- _What you will do_
- 1) How would you put this sentence from the contributor notes below into Spanish: "She is working on a new project called Passive States: Style and Global Modernism."
- 2) Could you reproduce the contributor notes below, everything from "Rachel Adams is" down to "for Disability Studies."?

***** Text

Rachel Adams is professor of English and director of the Center for the Study of Social Difference at Columbia University. She is the author of Raising Henry: A Memoir of Motherhood, Disability, and Discovery; Continental Divides: Remapping the Cultures of North America; and Sideshow USA: Freaks and the American Cultural Imagination. She is coeditor (with Benjamin Reiss and David Serlin) of Keywords for Disability Studies.
Judith Brown is associate professor of English at Indiana University, Bloomington, and author of Glamour in Six Dimensions: Modernism and the Radiance of Form (Cornell University Press, 2009). She is working on a new project called Passive States: Style and Global Modernism.
Christopher Bush is associate professor of French and comparative literary studies at Northwestern University and coeditor of the journal Modernism/modernity. His research and teaching focus on comparative and interdisciplinary approaches to literary modernisms, especially the interactions between European and East Asian aesthetic theory, avant-gardes, and media. His publications include Ideographic Modernism: China, Writing, Media (Oxford University Press, 2010) and The Floating World: Japoniste Aesthetics and Global Modernity (forthcoming from Columbia University Press).

**********
***** Listing

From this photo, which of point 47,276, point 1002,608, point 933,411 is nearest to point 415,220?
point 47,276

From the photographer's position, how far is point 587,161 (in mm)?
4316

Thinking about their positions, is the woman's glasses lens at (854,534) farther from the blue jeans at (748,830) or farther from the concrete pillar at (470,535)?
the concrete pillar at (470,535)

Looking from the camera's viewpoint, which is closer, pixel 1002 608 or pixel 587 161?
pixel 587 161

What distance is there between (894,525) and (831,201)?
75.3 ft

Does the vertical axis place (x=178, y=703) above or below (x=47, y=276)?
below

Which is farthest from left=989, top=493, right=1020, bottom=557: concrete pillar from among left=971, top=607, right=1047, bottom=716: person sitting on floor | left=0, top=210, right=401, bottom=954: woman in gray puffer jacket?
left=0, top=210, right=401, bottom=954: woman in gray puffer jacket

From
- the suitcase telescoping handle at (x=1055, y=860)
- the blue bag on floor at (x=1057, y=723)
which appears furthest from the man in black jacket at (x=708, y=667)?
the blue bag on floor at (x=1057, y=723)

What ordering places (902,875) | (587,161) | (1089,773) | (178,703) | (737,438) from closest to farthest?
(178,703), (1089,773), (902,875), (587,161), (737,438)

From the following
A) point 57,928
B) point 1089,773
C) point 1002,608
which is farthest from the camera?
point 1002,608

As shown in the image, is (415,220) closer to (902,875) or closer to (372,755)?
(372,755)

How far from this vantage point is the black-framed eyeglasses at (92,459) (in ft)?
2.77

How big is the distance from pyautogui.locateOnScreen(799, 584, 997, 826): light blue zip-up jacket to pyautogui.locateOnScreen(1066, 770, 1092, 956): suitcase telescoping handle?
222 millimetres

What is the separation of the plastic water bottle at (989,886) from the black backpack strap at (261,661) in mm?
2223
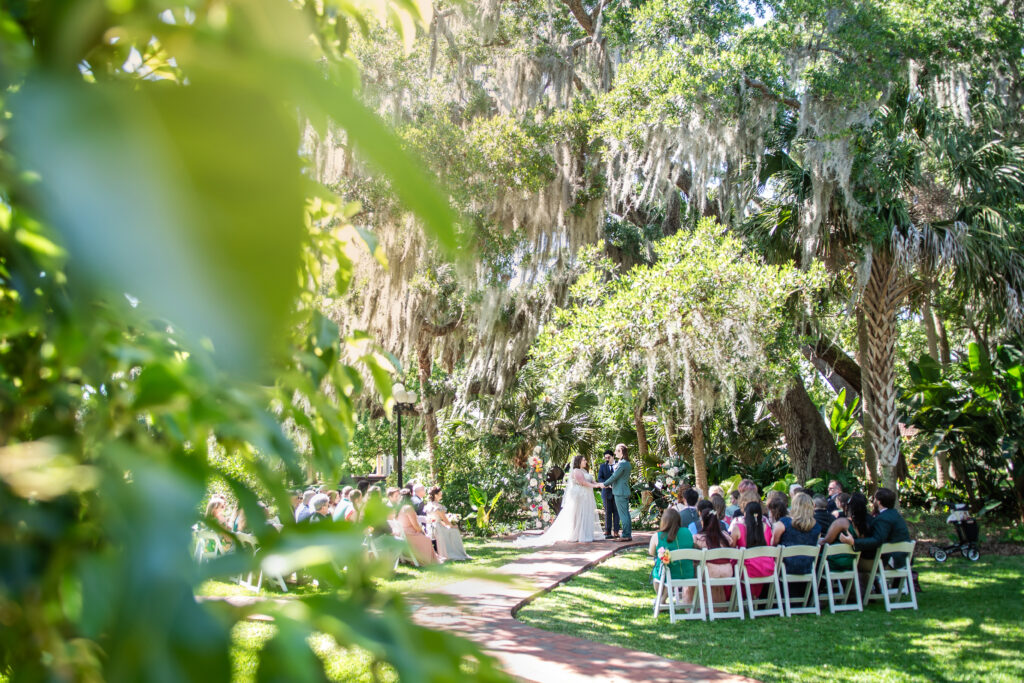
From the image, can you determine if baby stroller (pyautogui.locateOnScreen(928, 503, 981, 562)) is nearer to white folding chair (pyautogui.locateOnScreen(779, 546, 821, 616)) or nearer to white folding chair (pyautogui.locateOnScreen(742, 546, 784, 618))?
white folding chair (pyautogui.locateOnScreen(779, 546, 821, 616))

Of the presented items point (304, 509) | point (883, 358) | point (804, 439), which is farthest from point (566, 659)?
point (804, 439)

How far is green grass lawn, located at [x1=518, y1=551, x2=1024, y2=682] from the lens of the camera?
582 centimetres

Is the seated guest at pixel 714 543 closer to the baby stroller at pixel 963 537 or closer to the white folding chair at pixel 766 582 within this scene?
the white folding chair at pixel 766 582

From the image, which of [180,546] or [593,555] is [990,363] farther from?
[180,546]

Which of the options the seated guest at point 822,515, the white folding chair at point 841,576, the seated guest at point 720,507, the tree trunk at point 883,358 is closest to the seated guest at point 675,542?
the seated guest at point 720,507

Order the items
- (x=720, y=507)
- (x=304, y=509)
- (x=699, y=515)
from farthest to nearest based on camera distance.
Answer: (x=304, y=509) → (x=720, y=507) → (x=699, y=515)

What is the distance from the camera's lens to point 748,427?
16.7 m

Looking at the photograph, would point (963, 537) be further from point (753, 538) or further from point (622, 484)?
point (622, 484)

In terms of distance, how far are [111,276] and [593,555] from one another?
12.0 m

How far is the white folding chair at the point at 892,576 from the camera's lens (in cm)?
788

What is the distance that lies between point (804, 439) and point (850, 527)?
5.40 meters

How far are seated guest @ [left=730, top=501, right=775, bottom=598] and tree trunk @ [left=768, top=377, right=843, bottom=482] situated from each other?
19.1 ft

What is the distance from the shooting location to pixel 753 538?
319 inches

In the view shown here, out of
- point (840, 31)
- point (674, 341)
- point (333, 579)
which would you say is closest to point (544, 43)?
point (840, 31)
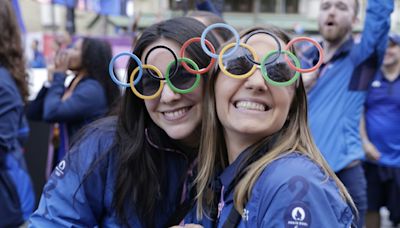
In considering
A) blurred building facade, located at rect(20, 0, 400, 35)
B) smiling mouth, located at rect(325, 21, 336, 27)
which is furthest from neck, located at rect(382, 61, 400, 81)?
blurred building facade, located at rect(20, 0, 400, 35)

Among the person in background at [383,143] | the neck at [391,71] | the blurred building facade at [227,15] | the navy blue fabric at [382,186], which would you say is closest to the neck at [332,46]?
the person in background at [383,143]

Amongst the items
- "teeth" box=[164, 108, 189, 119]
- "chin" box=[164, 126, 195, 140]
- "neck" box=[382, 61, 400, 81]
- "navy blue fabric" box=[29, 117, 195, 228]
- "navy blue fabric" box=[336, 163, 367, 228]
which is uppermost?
"teeth" box=[164, 108, 189, 119]

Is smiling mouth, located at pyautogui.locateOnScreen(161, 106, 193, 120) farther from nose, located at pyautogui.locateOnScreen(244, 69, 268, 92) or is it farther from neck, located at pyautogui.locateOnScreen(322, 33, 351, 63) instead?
neck, located at pyautogui.locateOnScreen(322, 33, 351, 63)

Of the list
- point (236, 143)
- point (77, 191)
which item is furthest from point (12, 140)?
point (236, 143)

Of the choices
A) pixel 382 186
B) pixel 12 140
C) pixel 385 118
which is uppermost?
pixel 12 140

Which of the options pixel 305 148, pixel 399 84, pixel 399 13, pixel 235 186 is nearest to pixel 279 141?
pixel 305 148

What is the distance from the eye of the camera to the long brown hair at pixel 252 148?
1.30 meters

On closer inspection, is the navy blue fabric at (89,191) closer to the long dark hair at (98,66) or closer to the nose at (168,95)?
the nose at (168,95)

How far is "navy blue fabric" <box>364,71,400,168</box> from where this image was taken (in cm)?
410

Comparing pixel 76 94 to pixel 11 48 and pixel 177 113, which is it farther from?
pixel 177 113

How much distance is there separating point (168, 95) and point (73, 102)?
211 centimetres

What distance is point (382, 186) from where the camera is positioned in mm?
4137

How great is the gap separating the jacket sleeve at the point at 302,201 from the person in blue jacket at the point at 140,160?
0.55 m

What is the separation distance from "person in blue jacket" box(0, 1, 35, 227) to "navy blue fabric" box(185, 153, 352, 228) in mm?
1699
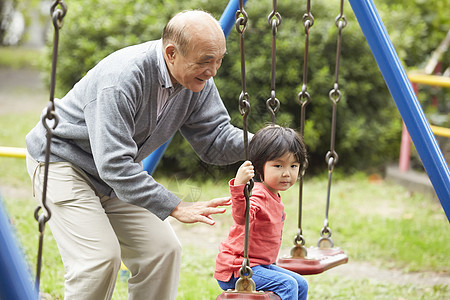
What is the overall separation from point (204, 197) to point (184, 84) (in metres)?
3.37

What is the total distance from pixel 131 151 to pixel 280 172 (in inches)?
24.1

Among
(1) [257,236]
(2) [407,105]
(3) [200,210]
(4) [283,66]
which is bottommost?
(4) [283,66]

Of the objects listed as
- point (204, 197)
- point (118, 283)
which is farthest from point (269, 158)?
point (204, 197)

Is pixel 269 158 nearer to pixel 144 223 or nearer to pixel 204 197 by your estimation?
pixel 144 223

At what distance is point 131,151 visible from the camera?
262 centimetres

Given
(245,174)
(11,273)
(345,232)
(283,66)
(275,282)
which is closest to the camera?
(11,273)

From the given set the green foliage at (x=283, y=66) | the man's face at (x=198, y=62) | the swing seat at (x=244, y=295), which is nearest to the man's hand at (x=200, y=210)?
the swing seat at (x=244, y=295)

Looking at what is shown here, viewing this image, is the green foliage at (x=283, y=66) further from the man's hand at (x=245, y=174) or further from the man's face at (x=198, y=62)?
the man's hand at (x=245, y=174)

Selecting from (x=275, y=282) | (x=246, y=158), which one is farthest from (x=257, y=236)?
(x=246, y=158)

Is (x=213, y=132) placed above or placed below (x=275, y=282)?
above

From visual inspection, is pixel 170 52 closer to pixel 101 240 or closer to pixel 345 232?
pixel 101 240

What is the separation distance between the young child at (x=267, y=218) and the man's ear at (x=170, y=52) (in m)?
0.49

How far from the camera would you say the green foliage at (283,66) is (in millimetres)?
6652

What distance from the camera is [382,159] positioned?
26.1 ft
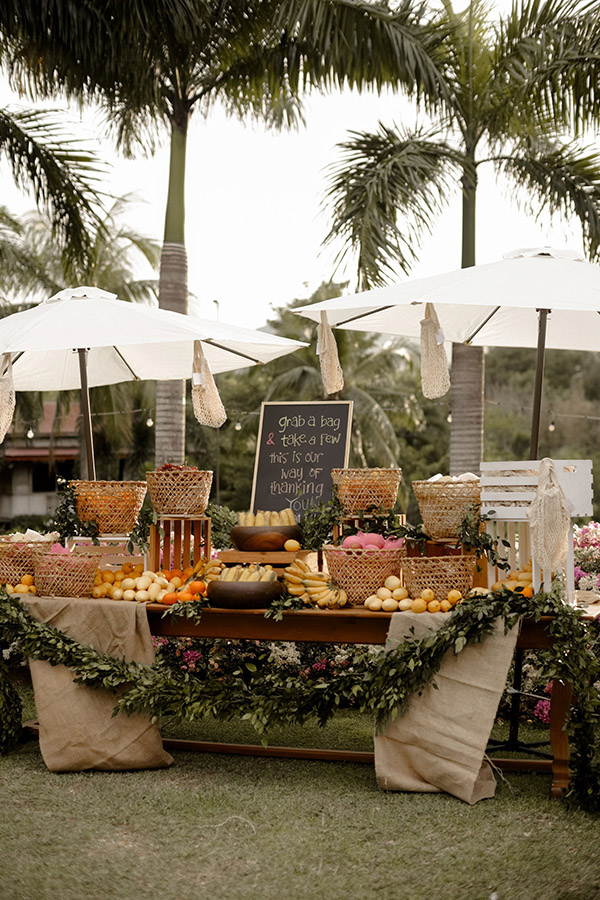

**********

- _Solution set_
- 1) Está trabajando en un nuevo proyecto titulado Passive States: Style and Global Modernism.

- 2)
Rachel Adams is professor of English and director of the Center for the Study of Social Difference at Columbia University. She is the author of Raising Henry: A Memoir of Motherhood, Disability, and Discovery; Continental Divides: Remapping the Cultures of North America; and Sideshow USA: Freaks and the American Cultural Imagination. She is coeditor (with Benjamin Reiss and David Serlin) of Keywords for Disability Studies.